Jane Lew hotel says installed pool not fit for use

By Kelly Holleran | Jan 27, 2010

PARKERSBURG – The owner of a Jane Lew hotel seeks more than $500,000 from eight defendants after it says a pool installed by at least one of the defendants is not usable.

In addition, the hotel owner says it should have received compensation after a company took a picture of the pool and placed it in advertisements.

Web Management, Inc. doing business as The Marlinton Motor Inn originally filed a lawsuit Nov. 3 in Wood Circuit Court against Sparkle Pool Company, Garber Concrete Work, Moore's Ready Mix, M&M Concrete Plumbing, Horizon Spa and Pool Parts, Emsco Distributors, Family Fun Corp. and Scottsdale Insurance Company.

Web Management claims it hired Sparkle Pool to construct a pool at The Marlinton Motor Inn on 1993 U.S. 19 North.

Sparkle Pool hired Garber, Moore's, M&M, Horizon, Emsco and Family Fun Corp. as its subcontractors when it constructed the pool in question, according to the complaint.
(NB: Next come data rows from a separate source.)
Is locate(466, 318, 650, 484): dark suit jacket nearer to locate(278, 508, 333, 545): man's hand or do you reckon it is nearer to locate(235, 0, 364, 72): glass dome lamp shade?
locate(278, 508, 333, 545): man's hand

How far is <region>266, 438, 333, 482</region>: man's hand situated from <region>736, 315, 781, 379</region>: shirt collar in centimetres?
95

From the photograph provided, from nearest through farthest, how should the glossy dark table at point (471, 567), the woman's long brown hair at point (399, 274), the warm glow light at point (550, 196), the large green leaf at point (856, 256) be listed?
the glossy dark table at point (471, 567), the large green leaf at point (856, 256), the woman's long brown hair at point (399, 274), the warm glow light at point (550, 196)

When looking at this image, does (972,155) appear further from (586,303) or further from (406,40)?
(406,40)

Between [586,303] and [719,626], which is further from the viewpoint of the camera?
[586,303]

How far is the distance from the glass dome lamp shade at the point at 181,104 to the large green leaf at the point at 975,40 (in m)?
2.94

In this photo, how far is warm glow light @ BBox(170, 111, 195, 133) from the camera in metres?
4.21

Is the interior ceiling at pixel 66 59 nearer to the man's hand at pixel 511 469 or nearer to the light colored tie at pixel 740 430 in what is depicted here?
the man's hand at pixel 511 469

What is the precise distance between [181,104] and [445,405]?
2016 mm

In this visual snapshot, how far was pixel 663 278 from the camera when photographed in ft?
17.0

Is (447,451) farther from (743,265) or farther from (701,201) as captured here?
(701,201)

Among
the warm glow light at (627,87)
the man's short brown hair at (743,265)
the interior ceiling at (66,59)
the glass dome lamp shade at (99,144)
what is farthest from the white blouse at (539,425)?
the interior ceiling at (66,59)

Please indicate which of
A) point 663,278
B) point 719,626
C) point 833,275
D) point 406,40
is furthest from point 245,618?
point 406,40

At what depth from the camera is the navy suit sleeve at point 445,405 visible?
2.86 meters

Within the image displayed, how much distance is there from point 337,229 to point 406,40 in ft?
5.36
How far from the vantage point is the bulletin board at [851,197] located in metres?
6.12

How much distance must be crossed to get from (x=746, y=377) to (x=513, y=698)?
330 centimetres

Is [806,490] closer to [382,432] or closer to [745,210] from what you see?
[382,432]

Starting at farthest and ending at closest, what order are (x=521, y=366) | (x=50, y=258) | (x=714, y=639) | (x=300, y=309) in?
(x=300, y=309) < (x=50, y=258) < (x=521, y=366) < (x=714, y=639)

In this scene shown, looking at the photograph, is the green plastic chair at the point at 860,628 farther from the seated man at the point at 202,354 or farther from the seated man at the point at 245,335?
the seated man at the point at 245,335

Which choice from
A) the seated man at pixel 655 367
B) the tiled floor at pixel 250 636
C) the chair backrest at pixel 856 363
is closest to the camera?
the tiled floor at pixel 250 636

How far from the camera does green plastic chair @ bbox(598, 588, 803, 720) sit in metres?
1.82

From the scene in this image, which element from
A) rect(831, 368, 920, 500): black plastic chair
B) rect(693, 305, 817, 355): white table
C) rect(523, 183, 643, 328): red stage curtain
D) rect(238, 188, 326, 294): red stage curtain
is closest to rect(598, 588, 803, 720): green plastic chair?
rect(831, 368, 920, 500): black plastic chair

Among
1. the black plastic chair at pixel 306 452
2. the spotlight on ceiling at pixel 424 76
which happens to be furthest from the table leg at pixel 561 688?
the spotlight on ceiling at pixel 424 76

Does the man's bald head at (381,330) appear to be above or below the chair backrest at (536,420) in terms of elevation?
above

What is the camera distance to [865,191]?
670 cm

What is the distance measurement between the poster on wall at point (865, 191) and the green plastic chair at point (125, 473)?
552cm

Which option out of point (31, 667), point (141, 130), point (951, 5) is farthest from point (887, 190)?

After spending $139,905 on the pool, Web Management says it cannot use the device.

"The Defendants, Sparkle Pool Company, and all its subcontractors listed as Defendants above, breached the contract referenced in paragraph 14 above by failing to perform services, failing to perform services in a timely manner, failing to complete said contract according to the specifications outlined therein, and failing to follow through with the completion of the project, and failing to fulfill warranty obligations therein, either express or implied," the suit states. "The Plaintiff, Web Management, will have to expend large sums of money to remove the pool and replace the pool with one that is usable as a probable and consequential result of the Defendants' breach of contract."

Because it claims it cannot use the pool, Web Management went to Scottsdale Insurance Company, which insured Sparkle Pool Company, to ask it to cover losses associated with the pool, the complaint says.

However, Scottsdale denied Web Management's claim without just cause, it claims.

In addition, after Sparkle and Family Fun Corp. installed the pool, they used a picture of the pool in advertisements to promote their products without Web Management's permission, according to the complaint.

"Defendants Family Fun Corp. and Sparkle Pool Company have profited from advertising Plaintiff Web Management Inc.'s facilities without compensating the Plaintiff in any way nor obtaining the Plaintiff's permission," the suit states.

Although Family Fun Corp. admits that it did use a photograph of the pool in an advertisement, it denies Web Management's remaining allegations against it and claims the lawsuit should be dismissed with prejudice.

"Plaintiff's damages, if any, were caused by another over whom Defendant has no authority or control," Family Fun Corp.'s answer states. "Plaintiff's damages, if any, were caused by Plaintiff's own negligent or intentional conduct."

Scottsdale, too, thinks Web Management's lawsuit should be dismissed, but for a different reason. It says West Virginia code eliminates third-party bad faith claims. Scottsdale would be considered a third party because it is interjecting in the insurance relationship between Scottsdale and Sparkle Pool Company, according to the insurance company's answer.

"It is beyond doubt that plaintiff can prove no set of facts in support of its claims against Scottsdale which would entitle it to relief," the company's motion to dismiss states.

A third company, Horizon Spa and Pool Parts, also denies Web Management's allegations and claims Web Management's complaint against it should be dismissed.

"Defendant states that it has sold repair parts to Sparkle Pool Company, Inc. with no knowledge of the ultimate destination of those parts," the answer states. "Defendant specifically denies any knowledge of, involvement in, or responsibility for transactions between Sparkle Pool Company, Inc. and other parties."

Sparkle Pool says Web Management's lawsuit should be dismissed, in part because it claims the company fails to state a claim upon which relief can be granted.

In its eight-count complaint, Web Management seeks a judgment of more than $500,000, plus pre- and post-judgment interest, attorney's fees, punitive damages and other relief the court deems just.

Scottsdale removed the complaint to U.S. District Court, where it says the complaint belongs because the court will have to decide the answer to a federal question.

"Here, Plaintiff alleges in its Complaint that certain Defendants 'have violated applicable federal law regarding patent, trademark, or copyright infringement and are entitled to any applicable damages,'" the complaint says. "Plaintiff has clearly alleged a cause of action over which the district courts have original, and, in fact, exclusive jurisdiction."

William B. Summers of Summers and Associates in Parkersburg will be representing Web Management.

Lee Murray Hall and John A. Hess of Jenkins Fenstermaker in Huntington will be representing Scottsdale.

David W. Hardymon of Vorys, Sater, Seymour and Pease in Columbus will be representing Family Fun Corp.

Raymond Thibault of Tucson, Ariz., will be representing Horizon.

Barbara J. Keefer of MacCorkle, Lavender and Sweeney in Charleston and George Y. Chandler II of Parkersburg will be representing Sparkle.